Name gender feminine
Type
Archiacia sandalina L. Agassiz, in Agassiz & Desor, 1847, p. 159; by subsequent designation of d'Orbigny, 1856, p. 284.
Species Included
  • A. acuta Gauthier, in Thomas & Gauthier, 1889; Cenomanian, Tunisia.
  • A. sandalina L. Agassiz, in Agassiz & Desor, 1847; Cenomanian, Tunisia, Algeria.
  • A. palmata Gauthier, in Thomas & Gauthier, 1889; Cenomanian, Tunisia.
Classification and/or Status
Irregularia; stem group Neognathostomata; Archiaciidae.
Remarks

Archiacia is very similar to Claviaster, both genera having inflated tests, with a high, drawn-out cylindrical prominence overhanging the anterior margin, double pored phyllodes and a non-petaloid ambulacrum III. These genera differ in that ambulacrum III of Archiacia has a double series of double pores, while ambulacrum III in Claviaster has a single series of double pores.

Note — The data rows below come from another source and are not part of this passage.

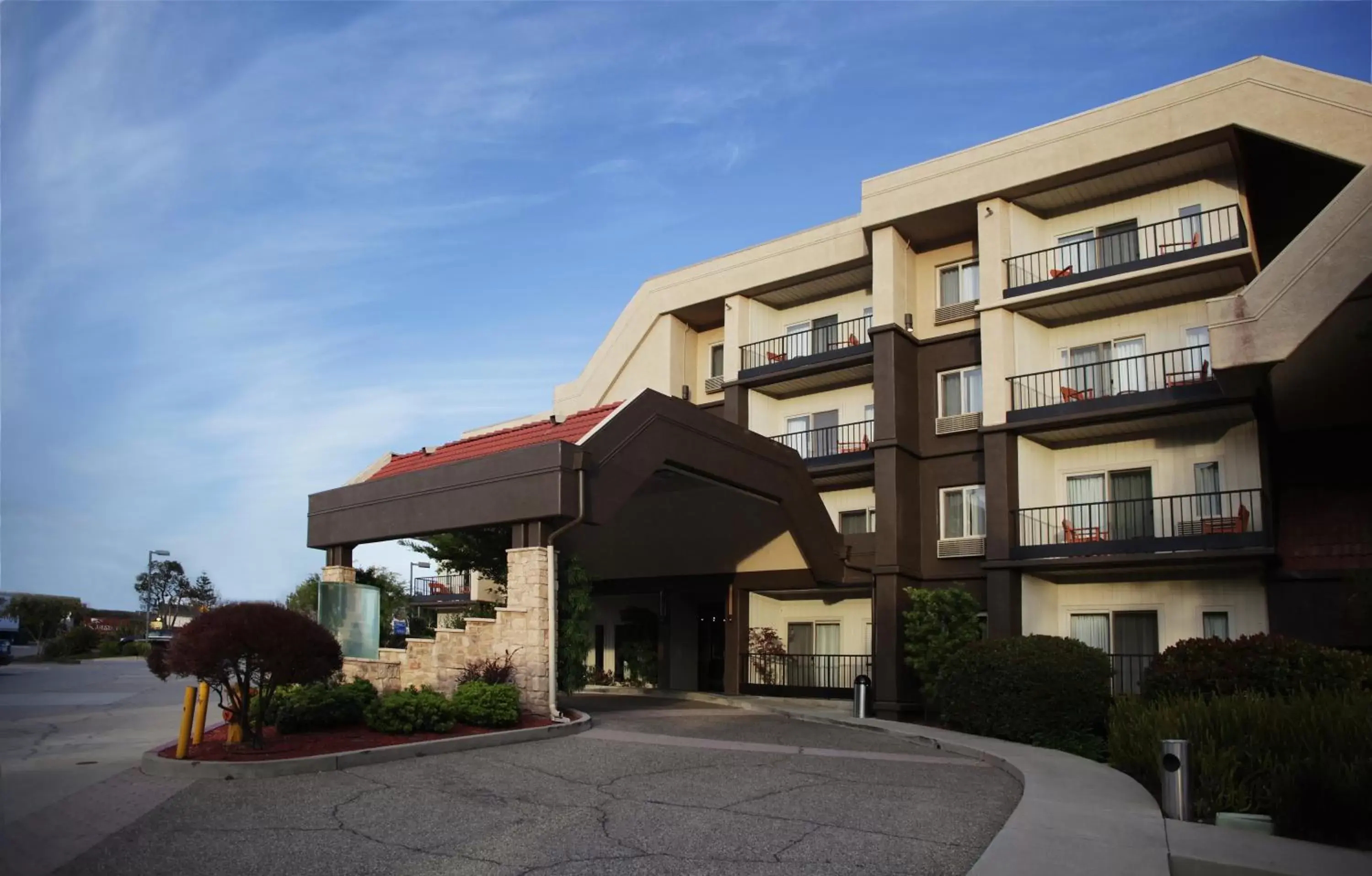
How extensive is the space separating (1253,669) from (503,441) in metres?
13.6

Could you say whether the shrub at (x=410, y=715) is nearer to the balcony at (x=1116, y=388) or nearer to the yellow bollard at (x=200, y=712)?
the yellow bollard at (x=200, y=712)

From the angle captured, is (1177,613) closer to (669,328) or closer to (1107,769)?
(1107,769)

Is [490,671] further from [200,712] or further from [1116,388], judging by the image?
[1116,388]

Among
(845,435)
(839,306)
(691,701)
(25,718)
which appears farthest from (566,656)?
(839,306)

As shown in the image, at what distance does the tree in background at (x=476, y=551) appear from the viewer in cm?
2531

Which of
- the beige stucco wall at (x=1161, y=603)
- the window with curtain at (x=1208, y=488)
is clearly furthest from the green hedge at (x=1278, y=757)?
the window with curtain at (x=1208, y=488)

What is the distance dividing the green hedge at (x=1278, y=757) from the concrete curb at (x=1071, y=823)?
1.81 feet

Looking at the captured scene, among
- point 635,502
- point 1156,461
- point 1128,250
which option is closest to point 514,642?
point 635,502

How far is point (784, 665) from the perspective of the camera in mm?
29719

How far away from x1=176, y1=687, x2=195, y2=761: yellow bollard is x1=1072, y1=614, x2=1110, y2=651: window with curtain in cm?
1948

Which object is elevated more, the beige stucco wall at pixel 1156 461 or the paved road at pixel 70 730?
the beige stucco wall at pixel 1156 461

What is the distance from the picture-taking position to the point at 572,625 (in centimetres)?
1900

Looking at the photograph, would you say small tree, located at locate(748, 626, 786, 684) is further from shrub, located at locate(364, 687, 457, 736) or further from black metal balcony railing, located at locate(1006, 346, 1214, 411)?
shrub, located at locate(364, 687, 457, 736)

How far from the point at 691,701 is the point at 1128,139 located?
1700cm
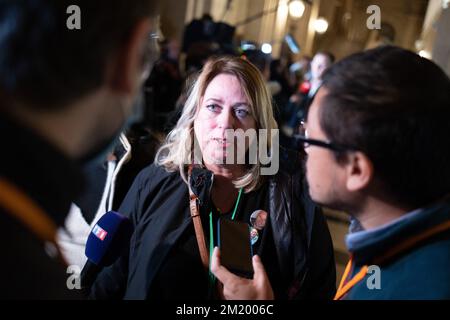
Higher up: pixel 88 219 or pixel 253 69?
pixel 253 69

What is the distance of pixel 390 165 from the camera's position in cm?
96

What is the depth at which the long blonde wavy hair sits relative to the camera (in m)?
1.73

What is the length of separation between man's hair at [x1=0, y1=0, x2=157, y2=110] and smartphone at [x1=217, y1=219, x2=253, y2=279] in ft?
2.25

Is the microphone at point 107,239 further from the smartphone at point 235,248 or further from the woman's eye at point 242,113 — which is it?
the woman's eye at point 242,113

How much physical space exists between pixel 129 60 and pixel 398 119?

Szorenyi (1955, text-fig. 26) shows single pores in ambulacrum III of Archiacia hungarica. Kier (1962, p. 154) reports that all the specimens of Archiacia he has seen have the pores paired, and suspects that Szorenyi\'s drawings are not accurate.

Agassiz, L. & Desor, E. 1846-1847. Catalogue raisonné des familles, des genres, et des espèces de la classe des échinodermes. Annales des Sciences Naturelles, Troisième Série, Zoologie: 6 (1846), 305-374, pls 15-16; 7 (1847), 129-168; 8 (1847), 5-35, 355-380.

P. M. Kier. 1962. Revision of the cassiduloid echinoids. Smithsonian Miscellaneous Collections, 144 (3) 262 pp.

E. Szorenyi. 1955. Echinides Cretaces de la Bakony. Geologica Hungarica, series Palaeontologica, 26, 268 pp., 22 pls.